And it sounds as if you and Ken are making great progress – you’ve agreed on Eva and Ivy, and you’ve both agreed that you like Lulu as a nickname, but would need a formal name for it. That gives you two definite front-runners, and the possibility of having a “Lulu-providing” name.

Eva Lily seems absolutely perfect for you, as it has a nickname, Evie, that you both like, and you can also use Ken’s choice of Lily in the middle, while Ivy Lily is problematic. Eva sounds lovely with your surname, and seems like a natural sister to Will. Eva was featured on the blog earlier this year, and was judged by voters as a stylish classic, feminine but not frilly, beautiful or pretty, and easy to spell and pronounce. That’s a big thumbs up from the public, and a thumbs up from me as well.

Although Ivy doesn’t have a nickname, I notice that you write that you LOVE the name Ivy, while you say that you LIKE Eva. Now maybe you didn’t want to keep using the same word to describe your feelings for each name, but that was enough to make me pause.

I wonder whether you prefer Ivy to Eva, and it’s the lack of a nickname that is stopping you from committing to it? Because if you’re a naturally nicknamey person, it seems as if almost child can have a nickname, no matter what it has on the birth certificate. I know a little girl named Mary-Ann, and she goes by … Sunny! Because has such a sunny smile. Nicknames don’t have to come from the name, they can be bestowed for any number of reasons.

Apologies if I’m reading too much into this, but Ivy is also a lovely name that sounds nice with your surname, and seems like it could easily be Will’s sister. And if Eva ends up being Evie most of the time, there really isn’t a lot of difference between Evie and Ivy.

I like the middle names you are considering for Ivy.

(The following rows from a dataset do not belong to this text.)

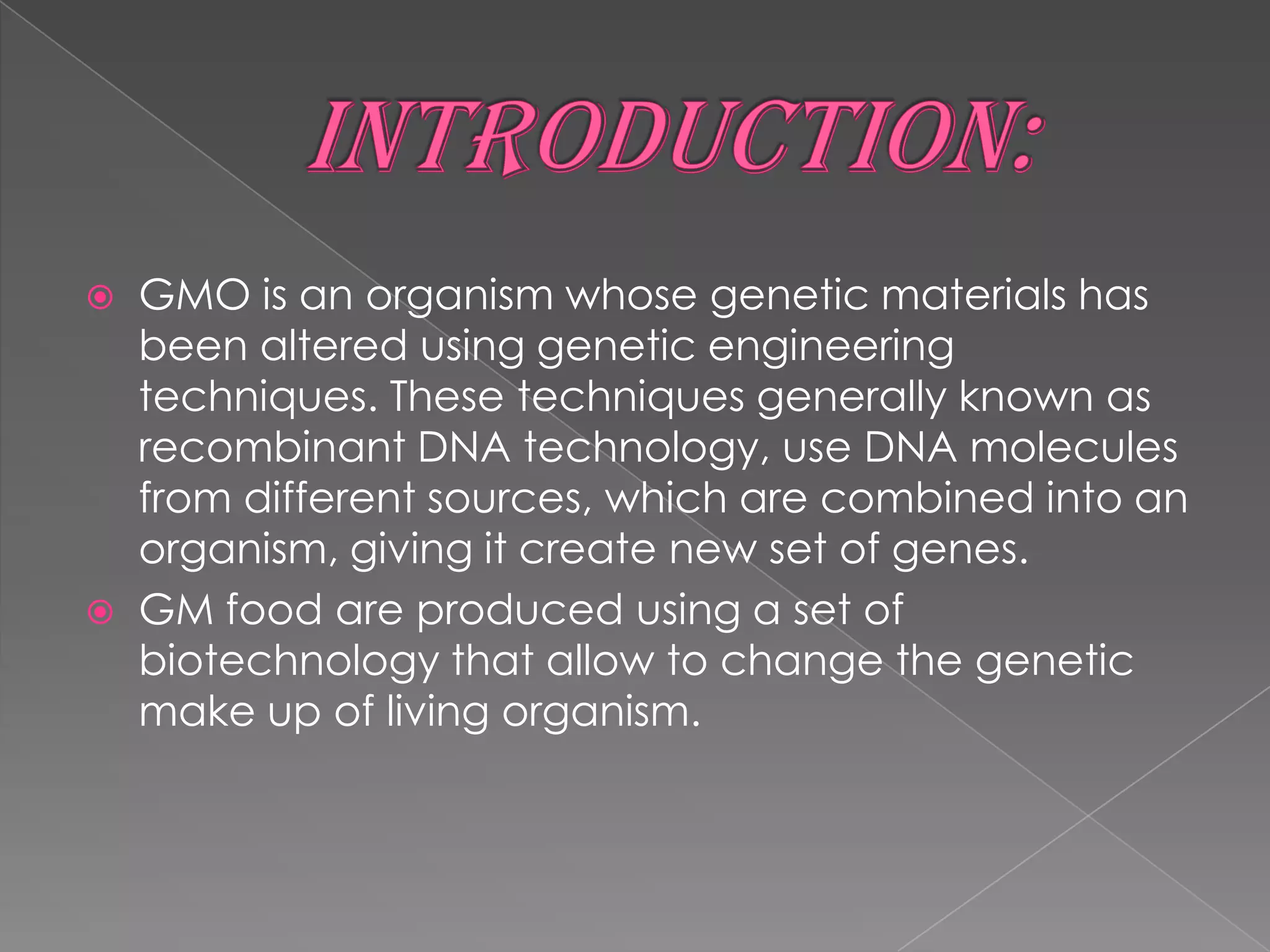 INTRODUCTION:

GMO is an organism whose genetic materials has been altered using genetic engineering techniques. These techniques generally known as recombinant DNA technology, use DNA molecules from different sources, which are combined into an organism, giving it create new set of genes.

GM food are produced using a set of biotechnology that allow to change the genetic make up of living organism.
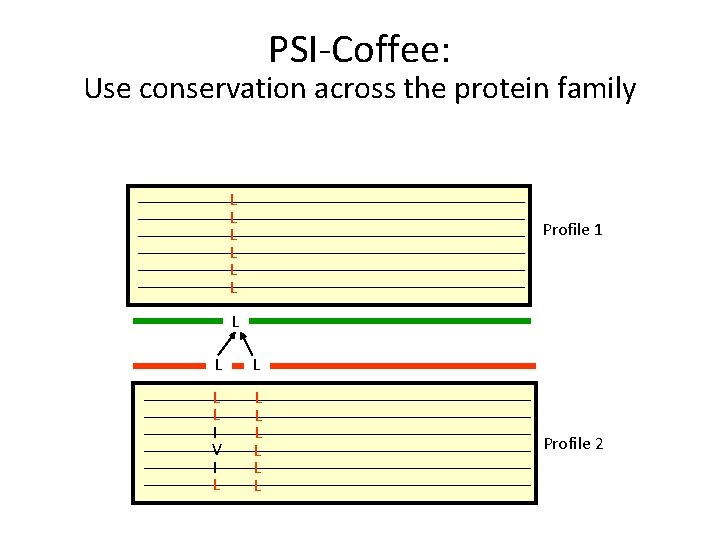 PSI-Coffee:
Use conservation across the protein family

L
L
L
L
L
L

Profile 1

L

L L

L L
L L
I L
V L
I L
L L

Profile 2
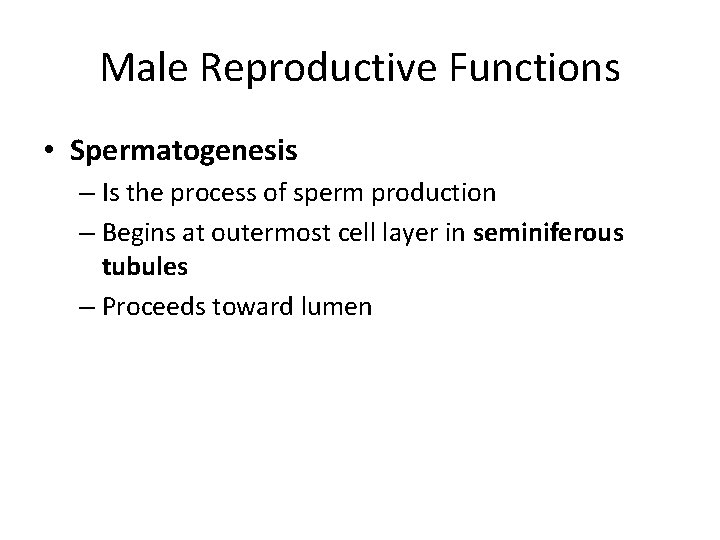 Male Reproductive Functions

• Spermatogenesis
– Is the process of sperm production
– Begins at outermost cell layer in seminiferous tubules
– Proceeds toward lumen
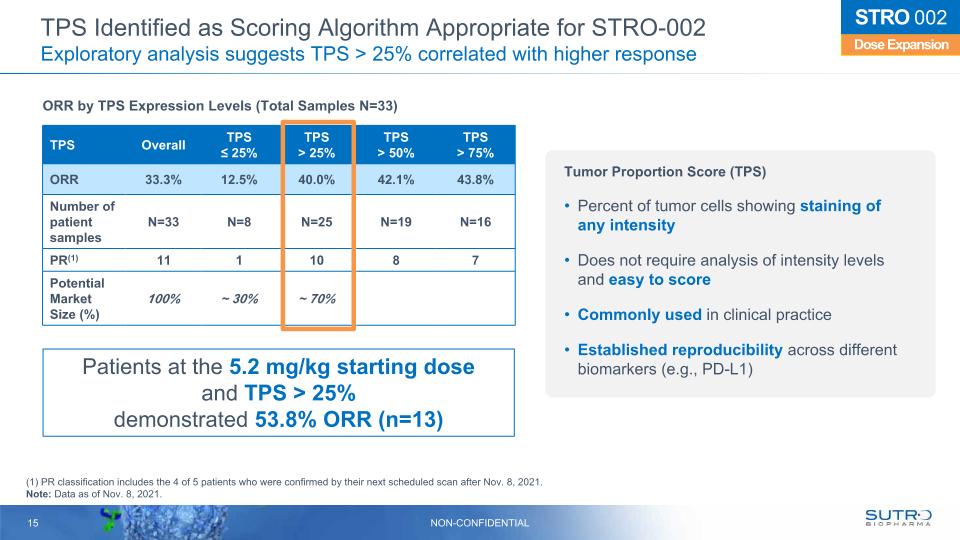 TPS Identified as Scoring Algorithm Appropriate for STRO-002
Exploratory analysis suggests TPS > 25% correlated with higher response

STRO 002
Dose Expansion

ORR by TPS Expression Levels (Total Samples N=33)

| TPS | Overall | TPS ≤ 25% | TPS > 25% | TPS > 50% | TPS > 75% |
|---|---|---|---|---|---|
| ORR | 33.3% | 12.5% | 40.0% | 42.1% | 43.8% |
| Number of patient samples | N=33 | N=8 | N=25 | N=19 | N=16 |
| PR$^{(1)}$ | 11 | 1 | 10 | 8 | 7 |
| Potential Market Size (%) | 100% | ~ 30% | ~ 70% | | |

Patients at the 5.2 mg/kg starting dose and TPS > 25% demonstrated 53.8% ORR (n=13)

Tumor Proportion Score (TPS)

• Percent of tumor cells showing staining of any intensity

• Does not require analysis of intensity levels and easy to score

• Commonly used in clinical practice

• Established reproducibility across different biomarkers (e.g., PD-L1)

(1) PR classification includes the 4 of 5 patients who were confirmed by their next scheduled scan after Nov. 8, 2021.
Note: Data as of Nov. 8, 2021.

15

NON-CONFIDENTIAL

SUTRO BIOPHARMA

Ivy Elizabeth is a nice way to honour your sister, and Elizabeth has tons of nickname options if you wanted a nickname – including Lily, and at a small stretch, Lulu. There was a celebrity baby named Ivy Elizabeth this year, which got a “perfect” rating from more than 60% of the public. Ivy Lillian also occurs to me. Ivy Harper is fresh and modern, but doesn’t sound quite right to me – maybe because it makes me picture someone trying to play the harp on a clump of ivy …

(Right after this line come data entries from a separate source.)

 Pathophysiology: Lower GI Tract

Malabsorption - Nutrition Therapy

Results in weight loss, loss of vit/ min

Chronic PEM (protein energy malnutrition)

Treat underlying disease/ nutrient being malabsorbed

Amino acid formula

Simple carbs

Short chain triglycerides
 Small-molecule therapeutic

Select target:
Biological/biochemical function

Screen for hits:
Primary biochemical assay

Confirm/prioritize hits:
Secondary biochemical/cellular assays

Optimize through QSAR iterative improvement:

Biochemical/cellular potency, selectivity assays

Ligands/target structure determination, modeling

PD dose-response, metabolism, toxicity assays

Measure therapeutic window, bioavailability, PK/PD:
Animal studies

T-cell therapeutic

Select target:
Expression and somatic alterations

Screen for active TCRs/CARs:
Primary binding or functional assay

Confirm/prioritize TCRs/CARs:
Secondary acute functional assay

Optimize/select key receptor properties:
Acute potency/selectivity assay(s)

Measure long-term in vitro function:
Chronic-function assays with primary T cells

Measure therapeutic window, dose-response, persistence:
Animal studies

Ivy Luella seems like a good compromise with Ken (in the same way Eva Lily is a compromise on his name choice), and naturally gives you a Lulu nickname. Ivy Lulu is even more straightforward, if you can both agree on it as a middle name. I’m sure you’ve already thought of these, but names such as Lucinda, Louisa, Luna, and Eloise could also give the nickname Lulu, either at the front or in the middle.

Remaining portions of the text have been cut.